Granted, Bill Gates himself presuambly wouldn't actually receive the GOP tax credits, since I assume he's still insured through Microsoft...but he did retire as CEO quite some time ago, so I'm not sure what his legal "employment" status is, so perhaps he would. Either way, "Non-elderly self-employed billionaires!!" doesn't have quite the same rhetorical sting to it as naming a specific person.
Of course, killing off the unneeded $4,000 tax credit for Bill Gates and other billionaires doesn't change the fact that they'd still receive an average $7 MILLION TAX CUT under the GOP plan, which is the real point of all of this:
The top 400 highest-income taxpayers -- with average annual incomes of more than $300 million each -- would receive an estimated average annual tax cut of $7 million as part of the repeal, according to the study of Internal Revenue Service data.That would result in a $2.8 billion a year loss in tax revenue to the Treasury.
Roughly 160 million households with incomes below $200,000 would get nothing from the repeal of these two taxes, according to the report.
Getting back to Demko's Politico piece...
The latest draft, dated Feb. 24, also still includes a plan to phase out Obamacare’s Medicaid expansion. Instead the program’s current open-ended federal entitlement would be replaced by capped payments to states based on the number of Medicaid enrollees.
I believe this means that Block Grants are still included. Oh, and 14 million people would still be kicked off of Medicaid.
The proposal also still includes plans to eliminate Obamacare’s taxes. Revenue would be generated by capping the tax exemption for employer-sponsored plans at the 90th percentile of current premiums. That means benefits above that level would be taxed.
I think this means that if your employer-provided healthcare policy costs $10,000/year at full price, you'll be taxed on $1,000 of it...$250/year, assuming you're in the 25% tax bracket.
Perhaps the biggest change in the latest draft is removing a section that would have allowed “grandmothered” plans to remain in the market indefinitely. Those are plans that were in existence when Obamacare was fully implemented in 2013, but that didn’t meet the coverage requirements of the law.
This would be a major change...if the GOP's plan still required healthcare policies to maintain the same minimum level of Essential Health Benefits that ACA-compliant policies do. Since to my knowledge the GOP plan strips away those requirements anyway, however, I'm not sure that this means much in practice.

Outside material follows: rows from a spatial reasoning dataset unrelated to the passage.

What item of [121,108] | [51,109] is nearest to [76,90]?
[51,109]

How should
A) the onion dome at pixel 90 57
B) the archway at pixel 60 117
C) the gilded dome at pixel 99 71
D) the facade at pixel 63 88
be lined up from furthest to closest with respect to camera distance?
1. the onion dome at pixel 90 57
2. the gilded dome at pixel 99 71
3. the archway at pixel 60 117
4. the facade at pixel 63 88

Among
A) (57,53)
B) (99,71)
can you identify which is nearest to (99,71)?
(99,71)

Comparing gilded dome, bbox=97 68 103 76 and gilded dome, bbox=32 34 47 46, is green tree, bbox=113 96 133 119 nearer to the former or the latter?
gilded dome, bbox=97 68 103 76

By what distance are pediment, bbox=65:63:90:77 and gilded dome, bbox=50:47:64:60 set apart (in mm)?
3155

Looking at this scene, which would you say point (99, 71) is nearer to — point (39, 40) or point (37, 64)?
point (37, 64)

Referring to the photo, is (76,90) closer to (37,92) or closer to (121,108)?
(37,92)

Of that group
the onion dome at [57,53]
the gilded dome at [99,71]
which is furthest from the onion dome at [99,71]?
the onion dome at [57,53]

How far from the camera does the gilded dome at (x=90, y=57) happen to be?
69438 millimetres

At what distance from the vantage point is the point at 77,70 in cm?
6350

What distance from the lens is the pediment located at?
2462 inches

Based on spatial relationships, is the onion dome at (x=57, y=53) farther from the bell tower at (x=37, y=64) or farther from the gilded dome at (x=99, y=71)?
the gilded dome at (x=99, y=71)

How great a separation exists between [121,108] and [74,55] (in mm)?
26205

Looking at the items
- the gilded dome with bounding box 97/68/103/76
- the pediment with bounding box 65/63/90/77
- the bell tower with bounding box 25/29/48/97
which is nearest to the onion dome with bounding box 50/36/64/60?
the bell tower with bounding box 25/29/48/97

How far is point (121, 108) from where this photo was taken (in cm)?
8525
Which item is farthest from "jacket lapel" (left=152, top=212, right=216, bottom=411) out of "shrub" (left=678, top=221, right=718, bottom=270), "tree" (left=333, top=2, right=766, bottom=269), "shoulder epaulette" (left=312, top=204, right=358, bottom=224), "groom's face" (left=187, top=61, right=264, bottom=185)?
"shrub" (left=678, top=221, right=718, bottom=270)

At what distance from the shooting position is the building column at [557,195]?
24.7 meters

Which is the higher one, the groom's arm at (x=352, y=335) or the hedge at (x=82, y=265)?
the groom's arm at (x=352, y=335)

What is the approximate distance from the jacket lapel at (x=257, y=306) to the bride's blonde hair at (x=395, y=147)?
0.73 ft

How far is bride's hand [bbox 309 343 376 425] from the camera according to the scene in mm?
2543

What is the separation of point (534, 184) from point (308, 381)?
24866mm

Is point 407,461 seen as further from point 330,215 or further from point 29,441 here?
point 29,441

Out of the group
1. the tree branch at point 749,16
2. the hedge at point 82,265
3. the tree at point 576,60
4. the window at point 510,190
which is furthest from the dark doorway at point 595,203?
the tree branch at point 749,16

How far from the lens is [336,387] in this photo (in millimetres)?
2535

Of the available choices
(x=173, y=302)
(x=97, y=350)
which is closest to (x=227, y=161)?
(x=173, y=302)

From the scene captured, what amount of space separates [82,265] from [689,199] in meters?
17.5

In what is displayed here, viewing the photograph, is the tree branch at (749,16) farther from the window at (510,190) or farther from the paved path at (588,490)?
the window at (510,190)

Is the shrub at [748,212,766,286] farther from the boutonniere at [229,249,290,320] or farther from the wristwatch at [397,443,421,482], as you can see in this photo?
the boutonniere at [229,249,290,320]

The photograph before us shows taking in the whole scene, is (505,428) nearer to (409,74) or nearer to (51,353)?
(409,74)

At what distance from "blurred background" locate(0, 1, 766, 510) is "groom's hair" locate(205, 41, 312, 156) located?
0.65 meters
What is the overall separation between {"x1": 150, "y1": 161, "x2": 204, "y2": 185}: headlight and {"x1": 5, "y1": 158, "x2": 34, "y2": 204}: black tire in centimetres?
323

The latest version of the bill creates a default “reinsurance” fund for states that fail to take advantage of the grants, which is similar to a program in the Affordable Care Act. Under the new proposal, insurers would be reimbursed for expensive customers with medical claims that exceed $50,000, with a cutoff point of $350,000.
I'm not an expert on reinsurance, but this sounds like pretty weak tea to me. To my knowledge, the real risk pool problems are enrollees who rack up claims into the million-dollar range, so I'm not sure how much this would help.
In short, these latest changes would still do absolutely nothing to make the GOP's bill any better for lower-income people, while it would still be a huge windfall for the wealthy. It would slightly improve the situation for the insurance carriers (though I suspect they'd still prefer to simply have the $10 billion or so in Risk Corridor reimbursement that they're already legally owed under the ACA which was denied them by Marco Rubio & Co. a couple years back, along with a guarantee of the CSR reimbursements which, again, they're legally owed on an ongoing basis).
It's still a big piece of crap, with a few sugar sprinkles on top.